Au regard de ce précède, force est de constater, que le Congolais n’a pas changé la preuve, face à la misère et nombreux maux qui minent ce beau pays malgré son sous-sol très riche, son bois prisé sur le marché international, son fleuve qui le deuxième au monde et autres, le 12 juillet 2009, les Congolais en grande majorité ont prouvé aux yeux du monde qu’ils veulent réellement du changement en allant pas aux urnes.
Le fait est que partout ailleurs, dans le monde et dans le reste de l’Afrique. Les changements de systèmes et de dirigeants politiques s’opèrent en permanence et à une vitesse accélérée. Car, il est des situations où les changements d’hommes sont indispensables. On a vu combien l’arrivée de Barack OBAMA a été un gros bol d’air pour les Etats-Unis, mais aussi pour le monde entier.
Au moment où ceux qui gouvernent le pays arrivent au pouvoir, à la tête de l’Afrique du Sud se trouvait le dernier défenseur de l’apartheid, Peter Botha. Depuis on sait que le pragmatique Frédérick de Klerk a ouvert une voie qui devait conduire Nelson Mandela à la magistrature suprême dès 1994. Un seul mandat lui avait suffit pour rentrer dans l’histoire et placer son pays dans le carré des pays qui ont leur mot à dire sur la scène internationale et sur les grandes décisions qui engagent la marche du monde.
Et, le moins qu’on puisse dire est que le chemin parcouru par l’Afrique du Sud, de Peter Botha à Jacob Zuma aujourd’hui, en passant par Frédérick de Klerk, Nelson Mandela, Thabo Mbeki, relève d’un miracle. En témoigne son rayonnement, sur la scène internationale, qui lui vaut d’organiser, l’année prochaine, la coupe du monde de football.

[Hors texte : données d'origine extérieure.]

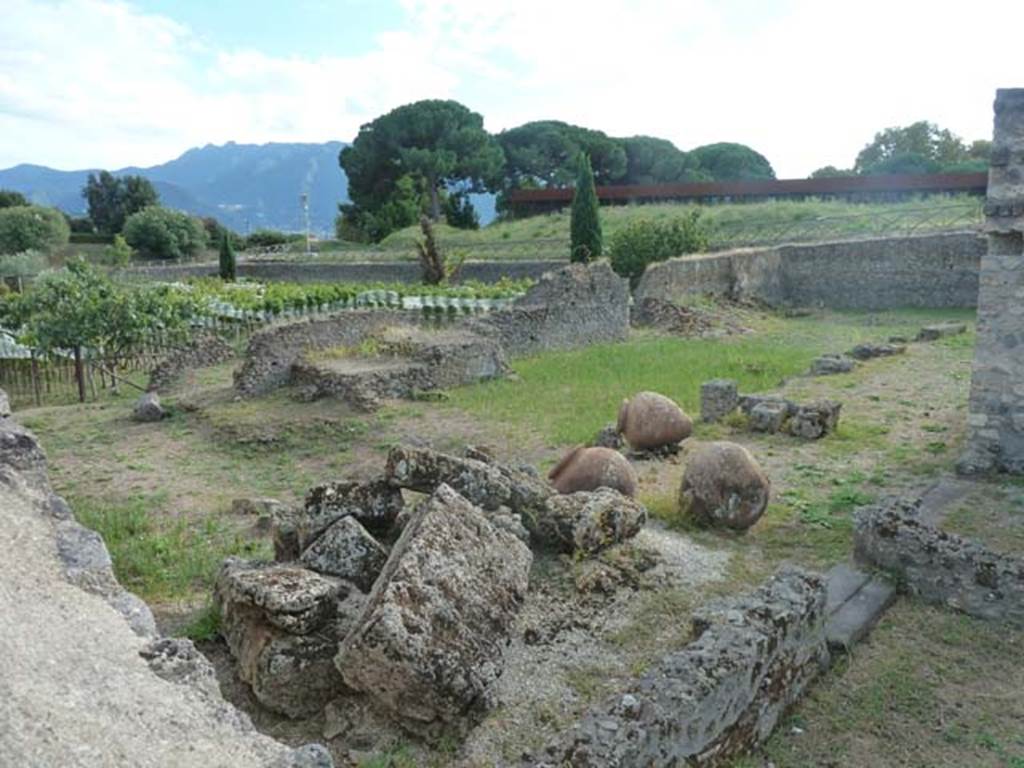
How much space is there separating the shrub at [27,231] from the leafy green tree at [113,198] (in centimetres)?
1346

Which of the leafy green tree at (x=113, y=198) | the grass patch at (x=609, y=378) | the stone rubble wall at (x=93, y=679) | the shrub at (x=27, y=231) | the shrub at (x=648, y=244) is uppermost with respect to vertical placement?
the leafy green tree at (x=113, y=198)

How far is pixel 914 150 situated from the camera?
6225 centimetres

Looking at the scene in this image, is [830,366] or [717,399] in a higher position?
[717,399]

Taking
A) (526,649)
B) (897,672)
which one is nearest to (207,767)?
(526,649)

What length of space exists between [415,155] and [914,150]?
115 ft

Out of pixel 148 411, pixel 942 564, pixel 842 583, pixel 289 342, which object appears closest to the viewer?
pixel 942 564

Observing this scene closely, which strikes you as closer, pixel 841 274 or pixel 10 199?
pixel 841 274

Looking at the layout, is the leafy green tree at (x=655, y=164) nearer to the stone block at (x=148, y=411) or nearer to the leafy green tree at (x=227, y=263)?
the leafy green tree at (x=227, y=263)

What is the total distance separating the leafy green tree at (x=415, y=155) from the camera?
60562 millimetres

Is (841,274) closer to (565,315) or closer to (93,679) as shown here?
(565,315)

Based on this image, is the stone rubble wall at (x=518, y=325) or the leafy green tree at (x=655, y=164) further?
the leafy green tree at (x=655, y=164)

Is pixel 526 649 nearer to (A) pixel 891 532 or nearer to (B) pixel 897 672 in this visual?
(B) pixel 897 672

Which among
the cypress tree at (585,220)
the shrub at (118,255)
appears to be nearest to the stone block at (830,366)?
the cypress tree at (585,220)

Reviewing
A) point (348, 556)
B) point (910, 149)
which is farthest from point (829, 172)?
point (348, 556)
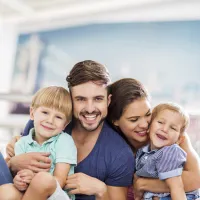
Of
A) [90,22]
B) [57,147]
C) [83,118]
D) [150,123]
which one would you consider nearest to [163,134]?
[150,123]

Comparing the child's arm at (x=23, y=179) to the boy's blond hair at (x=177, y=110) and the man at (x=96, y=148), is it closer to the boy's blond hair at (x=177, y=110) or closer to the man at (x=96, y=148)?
the man at (x=96, y=148)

Plus près de Brazzaville, de l’autre côté du fleuve, 1979 c’était le directeur Maréchal Mobutu qui dictait sa loi et régnait de main de fer. Jamais, sans doute, de son vivant, le Maréchal n’aurait pensé qu’il mourrait un jour.
Pas plus qu’il pouvait, même dans un rêve le plus fou, imaginer qu’il pouvait être évincé du pouvoir et être réduit à l’exil, y compris post-mortem.
Ceci dit, saura-t-il sortir du piège de la «paix» qui lui est servie à longueur de journées pour agiter en réalité l’épouvante de la guerre ? si tel est le cas, alors le secret des urnes a eu toute sa signification avec le taux d’abstention très élevé même au Congo, réputé pour être parmi les champions des scrutins dont les vainqueurs, sont connus d’avance, grâce aux manipulations diverses.
Demain, sans gêne et honte, on nous dira que Denis Sassou N’guesso a été élu. C’est bien, mais le monde entier connaît réellement ce qui s’est passé. Espérant que, Denis Sassou N’guesso qui conduira de nouveau les destinées du pays rectifiera le tir sinon le ciel risquera de s’abattre sur lui. Car, les pleurs des peuples profonds sont parvenus auprès du Tout Puissant.